[Short descriptive text snippets]
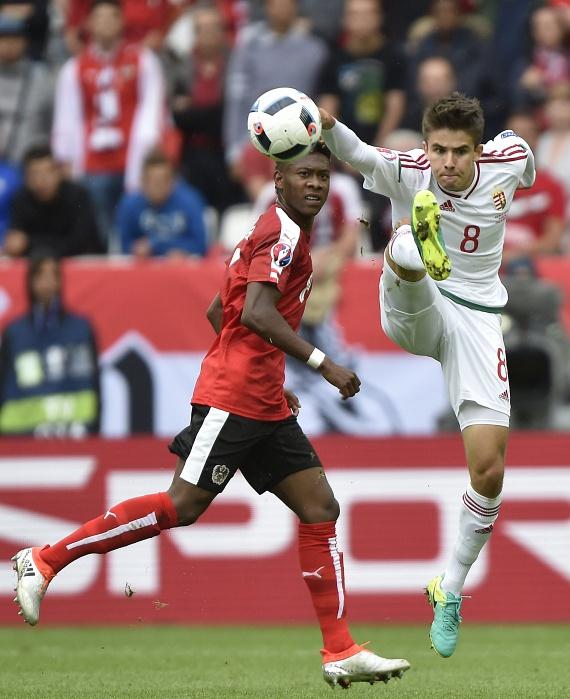 Június 14-én Nagy Ádám is pályára lépett a bordeaux-i stadionban, a franciaországi labdarúgó-Európa-bajnokság F csoportjának első fordulójában, az Ausztria-Magyarország mérkőzésen - a magyarok győztek 2:0-ra.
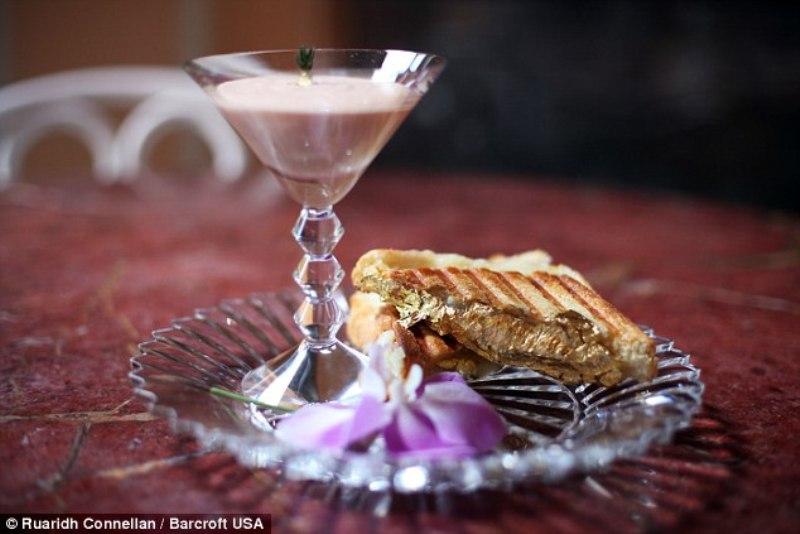 Selain Dilapisi Emas, Sandwich Ini Terbuat dari Bahan-Bahan Langka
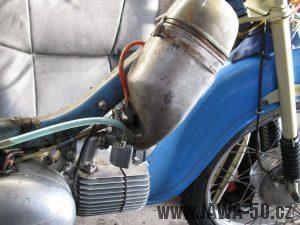 Motocykl Jawa 05 z roku 1962 v původním stavu - filtr sání (tlumič) + karburátor Jikov 2914 PS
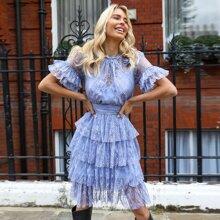 Kleid mit Rueschen, Schosschenaermeln, mehrschichtigen Saum und Spizten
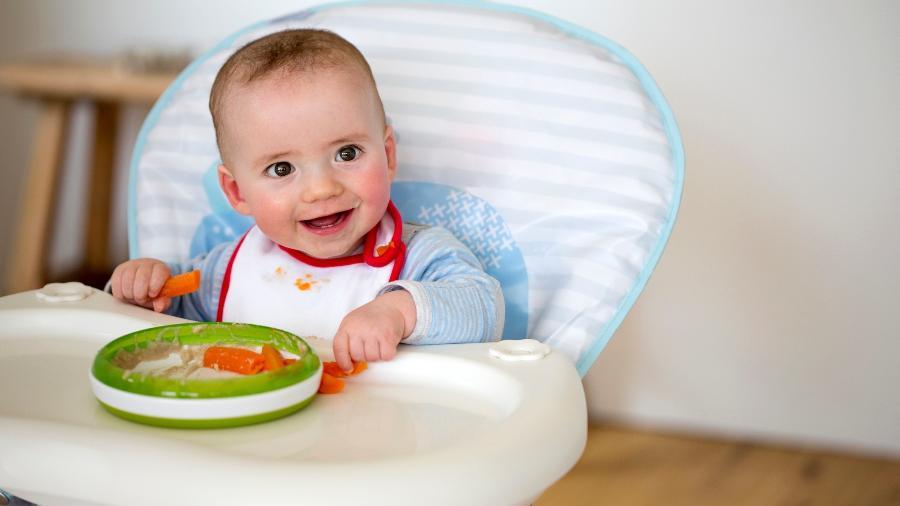 Mesmo pegando os alimentos sozinho, o bebê precisa de supervisão de um adulto na hora de comer - Getty Images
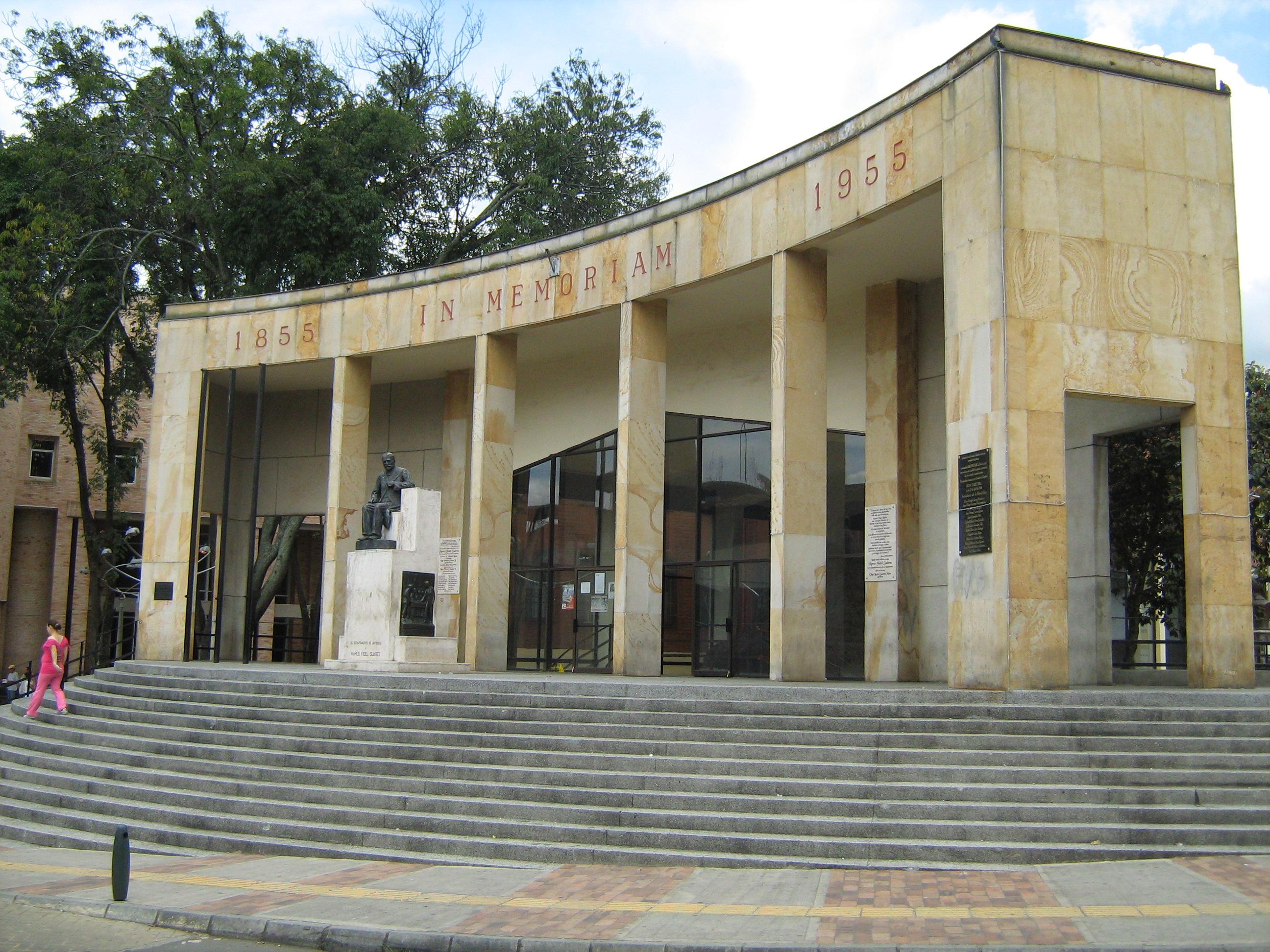 File:Vista del Monumento a Marco Fidel Suarez-Bello.JPG - Wikimedia ...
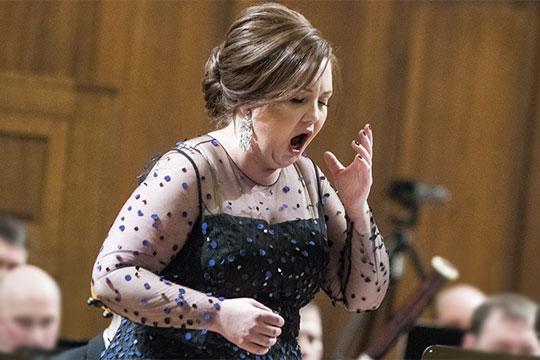 Нынешний фестиваль первый, на котором казанская опера уже не может похвастать, что ее солистка — настоящая оперная дива Альбина Шагимуратова,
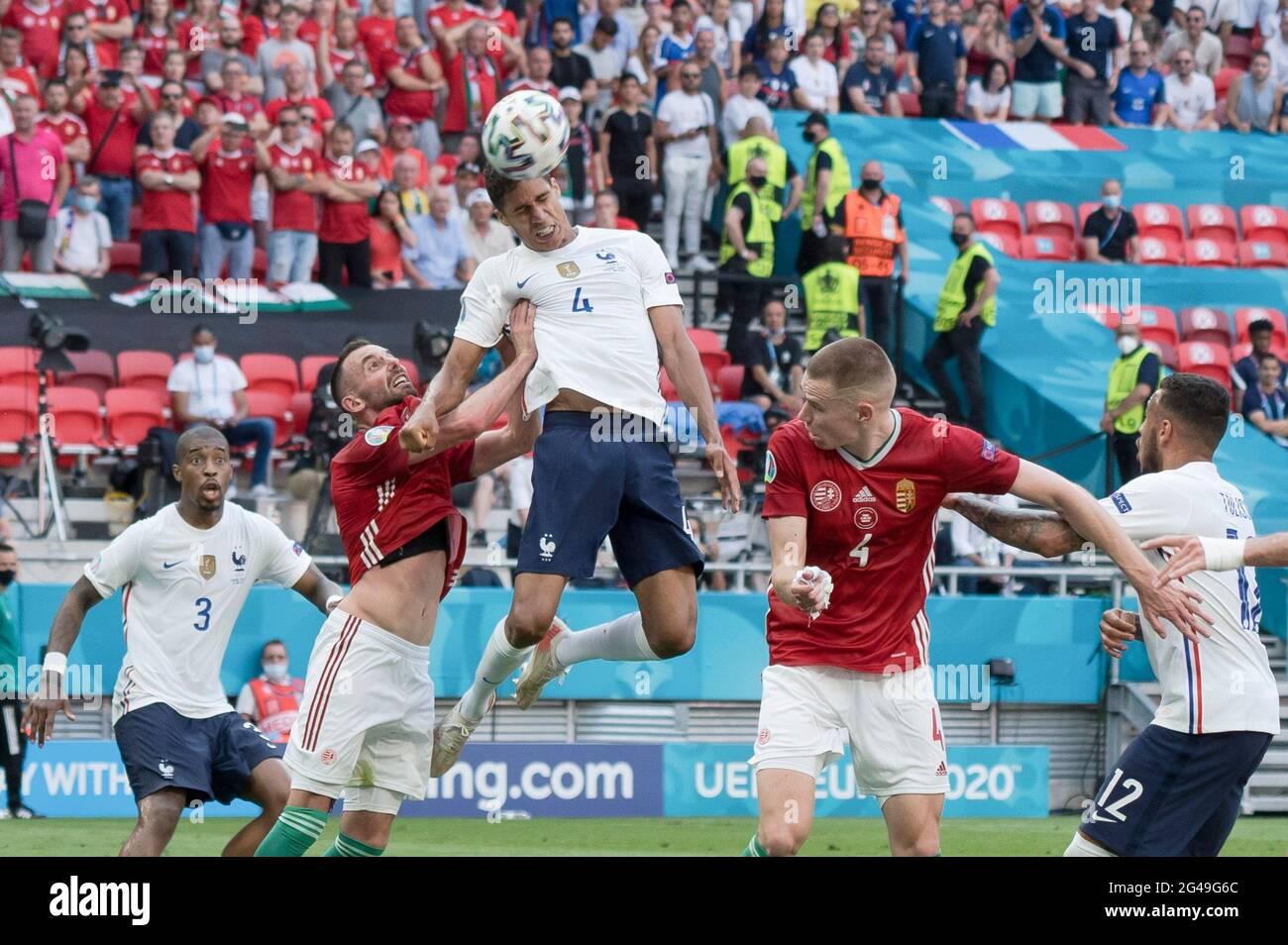 Budapest. 19 juin 2021. Raphael Varane (C), de France, va en tête lors du match du Groupe F entre la Hongrie et la France à l'Euro 2020 de l'UEFA à Budapest, Hongrie, le 19 juin 2021. Credit: Attila Volgyi/Xinhua/Alay Live News Banque D'Images
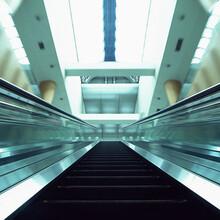 鼎盛机电设备公司供应电梯-照明-智能停车库,欢迎致电咨询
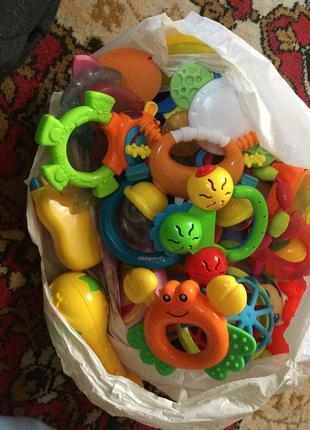 Пакет іграшок до року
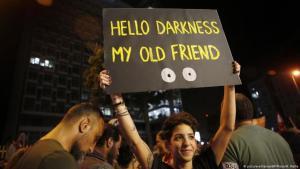 Mit Humor gegen die Krise im Libanon: Kundgebung in Beirut (picture-alliance/AP Photo/H. Malla)
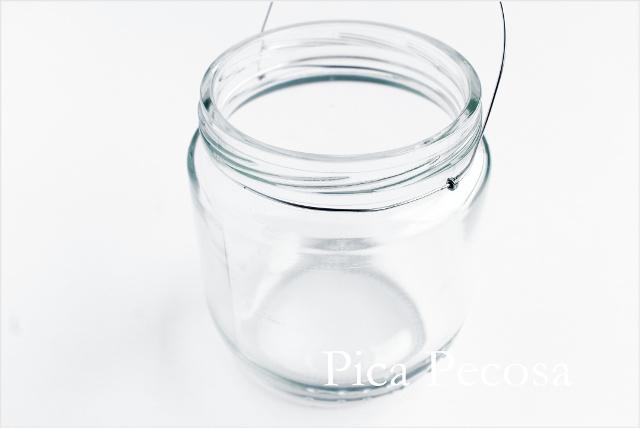 tutorial-hacer-regalo-companeros-colegio-cumpleanos-planta-en-bote-cristal-con-asa-alambre-diy-paso-cuatro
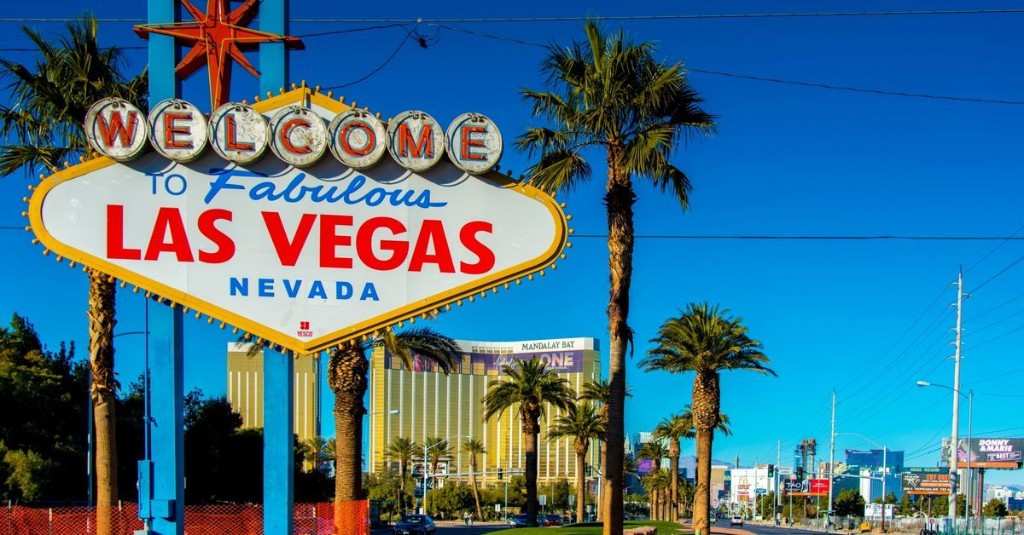 The Ultimate Visitor's Guide to Las Vegas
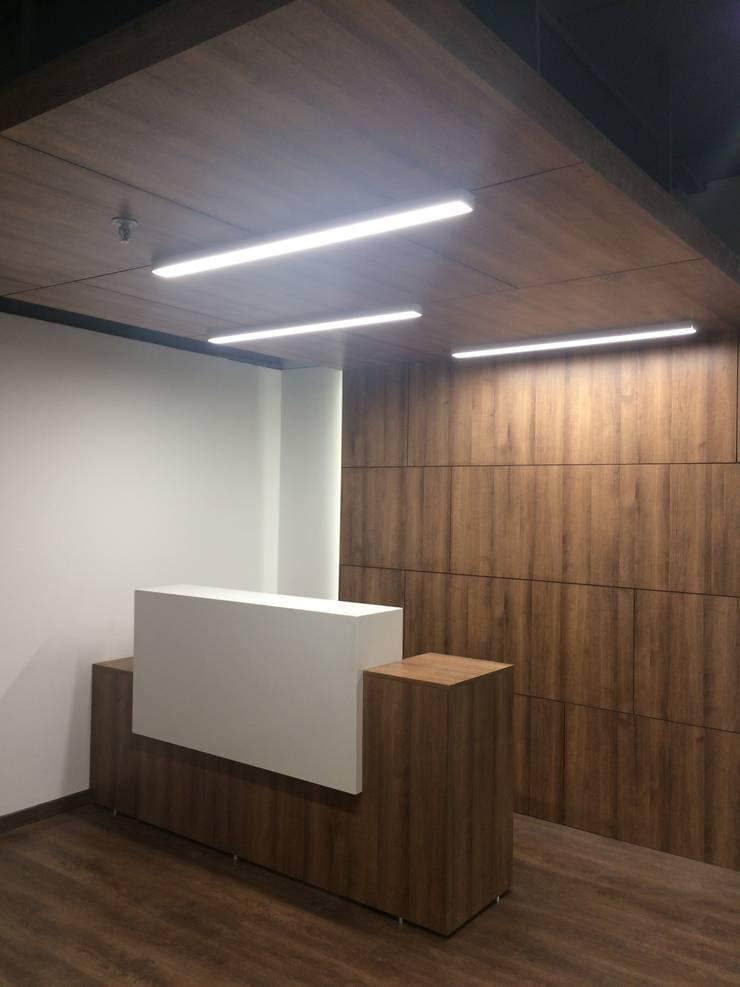 OFICINA ABOGADOS: Estudios y despachos de estilo  por Studio17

What you need to do —
If an entry contains an image, print the rest of that entry exactly and leave the image out.

Exercise output —
 Június 14-én Nagy Ádám is pályára lépett a bordeaux-i stadionban, a franciaországi labdarúgó-Európa-bajnokság F csoportjának első fordulójában, az Ausztria-Magyarország mérkőzésen - a magyarok győztek 2:0-ra.
 Selain Dilapisi Emas, Sandwich Ini Terbuat dari Bahan-Bahan Langka
 Motocykl Jawa 05 z roku 1962 v původním stavu - filtr sání (tlumič) + karburátor Jikov 2914 PS
 Kleid mit Rueschen, Schosschenaermeln, mehrschichtigen Saum und Spizten
 Mesmo pegando os alimentos sozinho, o bebê precisa de supervisão de um adulto na hora de comer - Getty Images
 File:Vista del Monumento a Marco Fidel Suarez-Bello.JPG - Wikimedia ...
 Нынешний фестиваль первый, на котором казанская опера уже не может похвастать, что ее солистка — настоящая оперная дива Альбина Шагимуратова,
 Budapest. 19 juin 2021. Raphael Varane (C), de France, va en tête lors du match du Groupe F entre la Hongrie et la France à l'Euro 2020 de l'UEFA à Budapest, Hongrie, le 19 juin 2021. Credit: Attila Volgyi/Xinhua/Alay Live News Banque D'Images
 鼎盛机电设备公司供应电梯-照明-智能停车库,欢迎致电咨询
 Пакет іграшок до року
 Mit Humor gegen die Krise im Libanon: Kundgebung in Beirut (picture-alliance/AP Photo/H. Malla)
 tutorial-hacer-regalo-companeros-colegio-cumpleanos-planta-en-bote-cristal-con-asa-alambre-diy-paso-cuatro
 The Ultimate Visitor's Guide to Las Vegas
 OFICINA ABOGADOS: Estudios y despachos de estilo  por Studio17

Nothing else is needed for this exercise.